### STORED RECORDS
========

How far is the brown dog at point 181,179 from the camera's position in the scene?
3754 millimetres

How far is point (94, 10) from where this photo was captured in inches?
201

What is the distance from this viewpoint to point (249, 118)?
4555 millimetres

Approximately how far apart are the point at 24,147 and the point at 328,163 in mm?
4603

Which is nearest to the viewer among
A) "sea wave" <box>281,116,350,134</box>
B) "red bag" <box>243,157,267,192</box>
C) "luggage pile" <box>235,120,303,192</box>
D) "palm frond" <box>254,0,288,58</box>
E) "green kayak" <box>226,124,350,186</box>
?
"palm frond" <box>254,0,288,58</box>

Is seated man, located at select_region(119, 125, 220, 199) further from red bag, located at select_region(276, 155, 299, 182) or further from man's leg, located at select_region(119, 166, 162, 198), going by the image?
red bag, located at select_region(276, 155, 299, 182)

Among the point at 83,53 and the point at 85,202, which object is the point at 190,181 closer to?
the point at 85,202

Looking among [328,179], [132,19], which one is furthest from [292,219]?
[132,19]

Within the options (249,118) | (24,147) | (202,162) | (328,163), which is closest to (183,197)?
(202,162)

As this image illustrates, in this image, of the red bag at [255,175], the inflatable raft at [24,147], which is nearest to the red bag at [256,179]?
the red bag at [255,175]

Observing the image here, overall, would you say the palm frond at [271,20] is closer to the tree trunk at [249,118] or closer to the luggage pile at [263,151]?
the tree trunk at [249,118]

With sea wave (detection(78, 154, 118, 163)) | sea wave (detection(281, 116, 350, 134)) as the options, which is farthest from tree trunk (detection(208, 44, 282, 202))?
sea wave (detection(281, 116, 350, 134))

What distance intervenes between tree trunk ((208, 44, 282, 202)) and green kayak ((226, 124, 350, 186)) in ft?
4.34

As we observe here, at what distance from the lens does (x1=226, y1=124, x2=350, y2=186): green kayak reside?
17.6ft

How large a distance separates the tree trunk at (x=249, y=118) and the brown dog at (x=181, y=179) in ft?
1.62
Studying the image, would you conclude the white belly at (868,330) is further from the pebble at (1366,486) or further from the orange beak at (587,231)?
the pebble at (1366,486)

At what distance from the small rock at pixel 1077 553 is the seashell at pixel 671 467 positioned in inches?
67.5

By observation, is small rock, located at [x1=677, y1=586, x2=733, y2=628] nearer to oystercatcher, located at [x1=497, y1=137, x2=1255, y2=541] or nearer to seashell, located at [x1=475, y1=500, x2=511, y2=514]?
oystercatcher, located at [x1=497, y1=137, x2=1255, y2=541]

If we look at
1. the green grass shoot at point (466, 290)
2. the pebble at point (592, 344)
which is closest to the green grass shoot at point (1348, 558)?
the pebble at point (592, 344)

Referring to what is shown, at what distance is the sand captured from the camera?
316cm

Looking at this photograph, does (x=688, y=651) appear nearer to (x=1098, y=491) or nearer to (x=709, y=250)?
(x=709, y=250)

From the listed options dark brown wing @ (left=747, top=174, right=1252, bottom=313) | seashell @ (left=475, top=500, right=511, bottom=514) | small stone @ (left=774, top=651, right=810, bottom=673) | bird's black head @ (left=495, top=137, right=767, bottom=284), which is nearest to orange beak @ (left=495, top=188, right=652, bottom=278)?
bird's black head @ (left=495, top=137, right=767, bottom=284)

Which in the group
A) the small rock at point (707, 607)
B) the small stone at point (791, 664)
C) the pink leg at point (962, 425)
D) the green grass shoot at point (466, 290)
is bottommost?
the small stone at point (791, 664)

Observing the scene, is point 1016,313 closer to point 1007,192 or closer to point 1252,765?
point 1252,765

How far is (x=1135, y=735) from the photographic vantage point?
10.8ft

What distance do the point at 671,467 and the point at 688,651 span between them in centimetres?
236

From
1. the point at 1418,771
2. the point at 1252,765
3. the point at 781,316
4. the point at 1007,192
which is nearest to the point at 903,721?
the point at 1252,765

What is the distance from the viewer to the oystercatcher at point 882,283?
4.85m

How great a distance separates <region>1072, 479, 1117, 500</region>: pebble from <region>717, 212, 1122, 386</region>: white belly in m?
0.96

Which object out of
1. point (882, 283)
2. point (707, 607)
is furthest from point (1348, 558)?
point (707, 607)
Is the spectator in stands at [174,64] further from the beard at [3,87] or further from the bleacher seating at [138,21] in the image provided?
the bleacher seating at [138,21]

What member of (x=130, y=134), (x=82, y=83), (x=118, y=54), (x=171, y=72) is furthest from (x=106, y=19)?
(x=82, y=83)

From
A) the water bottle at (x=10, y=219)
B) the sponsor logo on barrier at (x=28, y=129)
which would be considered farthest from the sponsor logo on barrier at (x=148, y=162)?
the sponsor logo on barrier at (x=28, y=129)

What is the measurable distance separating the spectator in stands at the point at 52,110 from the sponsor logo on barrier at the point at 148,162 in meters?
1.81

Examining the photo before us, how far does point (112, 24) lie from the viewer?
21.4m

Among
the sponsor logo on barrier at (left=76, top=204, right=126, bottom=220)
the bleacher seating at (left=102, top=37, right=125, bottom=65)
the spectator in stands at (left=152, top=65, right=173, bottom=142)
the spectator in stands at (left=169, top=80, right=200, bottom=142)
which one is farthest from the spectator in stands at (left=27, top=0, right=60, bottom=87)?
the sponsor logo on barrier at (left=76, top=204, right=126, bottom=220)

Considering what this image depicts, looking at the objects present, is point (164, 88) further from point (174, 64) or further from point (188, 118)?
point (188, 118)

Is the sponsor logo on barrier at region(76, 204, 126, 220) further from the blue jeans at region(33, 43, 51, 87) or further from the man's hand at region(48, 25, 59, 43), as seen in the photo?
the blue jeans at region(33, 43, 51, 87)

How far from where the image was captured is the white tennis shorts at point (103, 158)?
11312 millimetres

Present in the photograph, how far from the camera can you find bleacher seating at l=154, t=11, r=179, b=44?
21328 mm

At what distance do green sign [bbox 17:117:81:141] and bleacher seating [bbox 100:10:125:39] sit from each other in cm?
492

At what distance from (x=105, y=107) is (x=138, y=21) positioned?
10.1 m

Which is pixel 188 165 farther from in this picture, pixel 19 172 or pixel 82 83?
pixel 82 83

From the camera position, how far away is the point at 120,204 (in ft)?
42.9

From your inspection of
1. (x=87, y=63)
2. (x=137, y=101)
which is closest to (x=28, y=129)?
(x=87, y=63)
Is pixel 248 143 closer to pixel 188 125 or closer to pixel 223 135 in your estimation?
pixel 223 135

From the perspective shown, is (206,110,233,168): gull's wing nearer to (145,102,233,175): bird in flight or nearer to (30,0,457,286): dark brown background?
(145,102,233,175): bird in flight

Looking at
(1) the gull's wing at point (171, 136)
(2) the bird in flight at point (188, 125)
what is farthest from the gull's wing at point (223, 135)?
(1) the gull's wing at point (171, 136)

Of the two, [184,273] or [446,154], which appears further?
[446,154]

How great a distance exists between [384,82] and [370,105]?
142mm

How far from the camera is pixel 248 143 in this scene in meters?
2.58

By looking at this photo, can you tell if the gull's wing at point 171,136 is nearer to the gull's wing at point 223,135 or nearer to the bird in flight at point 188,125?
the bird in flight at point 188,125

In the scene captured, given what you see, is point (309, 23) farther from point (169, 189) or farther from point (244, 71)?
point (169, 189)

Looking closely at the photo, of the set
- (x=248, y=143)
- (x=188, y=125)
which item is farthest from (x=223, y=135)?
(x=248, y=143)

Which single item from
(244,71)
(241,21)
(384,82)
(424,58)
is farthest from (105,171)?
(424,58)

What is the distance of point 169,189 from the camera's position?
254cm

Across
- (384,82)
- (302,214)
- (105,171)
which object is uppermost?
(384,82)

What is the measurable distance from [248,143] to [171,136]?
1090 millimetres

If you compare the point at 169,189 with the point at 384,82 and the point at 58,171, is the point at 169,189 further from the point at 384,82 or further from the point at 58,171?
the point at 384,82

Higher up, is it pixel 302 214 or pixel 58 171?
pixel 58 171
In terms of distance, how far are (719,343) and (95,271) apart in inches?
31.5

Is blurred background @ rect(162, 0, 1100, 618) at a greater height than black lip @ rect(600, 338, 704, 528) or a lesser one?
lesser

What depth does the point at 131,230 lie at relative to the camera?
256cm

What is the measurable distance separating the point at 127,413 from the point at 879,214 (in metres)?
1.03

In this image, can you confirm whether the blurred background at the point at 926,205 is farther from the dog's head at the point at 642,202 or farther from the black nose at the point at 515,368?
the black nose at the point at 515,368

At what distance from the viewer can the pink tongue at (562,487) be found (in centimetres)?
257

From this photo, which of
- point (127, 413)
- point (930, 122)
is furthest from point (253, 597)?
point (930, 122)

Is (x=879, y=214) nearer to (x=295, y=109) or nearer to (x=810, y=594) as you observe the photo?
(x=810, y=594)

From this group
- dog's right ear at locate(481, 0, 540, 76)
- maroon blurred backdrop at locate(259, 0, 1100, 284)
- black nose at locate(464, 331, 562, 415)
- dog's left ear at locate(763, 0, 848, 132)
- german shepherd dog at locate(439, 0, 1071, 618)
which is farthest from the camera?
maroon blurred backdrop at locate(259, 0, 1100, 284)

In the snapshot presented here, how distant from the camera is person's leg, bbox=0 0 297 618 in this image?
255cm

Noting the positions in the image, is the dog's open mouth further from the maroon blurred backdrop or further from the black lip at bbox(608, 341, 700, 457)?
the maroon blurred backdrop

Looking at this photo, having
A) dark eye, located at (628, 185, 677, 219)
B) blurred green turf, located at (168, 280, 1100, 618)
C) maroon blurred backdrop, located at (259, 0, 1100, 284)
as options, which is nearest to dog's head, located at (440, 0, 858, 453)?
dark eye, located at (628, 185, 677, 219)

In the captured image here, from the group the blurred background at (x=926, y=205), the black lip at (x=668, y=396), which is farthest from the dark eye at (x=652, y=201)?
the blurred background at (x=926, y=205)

========

### SHORT EXERCISE
Take the line with "What is the measurable distance separating the point" and all lines after it through the end of the records, and write them out exactly; include nothing else.

### EXERCISE SOLUTION
What is the measurable distance separating the point at 127,413 from the point at 879,214 (in metres)?
1.03

In this image, can you confirm whether the blurred background at the point at 926,205 is farther from the dog's head at the point at 642,202 or farther from the black nose at the point at 515,368?
the black nose at the point at 515,368

At what distance from the viewer can the pink tongue at (562,487) be found (in centimetres)?
257

From this photo, which of
- point (127, 413)
- point (930, 122)
is furthest from point (253, 597)?
point (930, 122)

Is (x=879, y=214) nearer to (x=295, y=109) or nearer to (x=810, y=594) as you observe the photo?
(x=810, y=594)

From this group
- dog's right ear at locate(481, 0, 540, 76)
- maroon blurred backdrop at locate(259, 0, 1100, 284)
- black nose at locate(464, 331, 562, 415)
- dog's left ear at locate(763, 0, 848, 132)
- german shepherd dog at locate(439, 0, 1071, 618)
which is farthest from the camera?
maroon blurred backdrop at locate(259, 0, 1100, 284)

In the snapshot presented here, how distant from the camera is person's leg, bbox=0 0 297 618 in this image?
255cm

Noting the positions in the image, is the dog's open mouth further from the maroon blurred backdrop or further from the black lip at bbox(608, 341, 700, 457)?
the maroon blurred backdrop

Looking at this photo, having
A) dark eye, located at (628, 185, 677, 219)
B) blurred green turf, located at (168, 280, 1100, 618)
C) maroon blurred backdrop, located at (259, 0, 1100, 284)
as options, which is nearest to dog's head, located at (440, 0, 858, 453)?
dark eye, located at (628, 185, 677, 219)

In the captured image here, from the group the blurred background at (x=926, y=205), the black lip at (x=668, y=396), which is farthest from the dark eye at (x=652, y=201)?
the blurred background at (x=926, y=205)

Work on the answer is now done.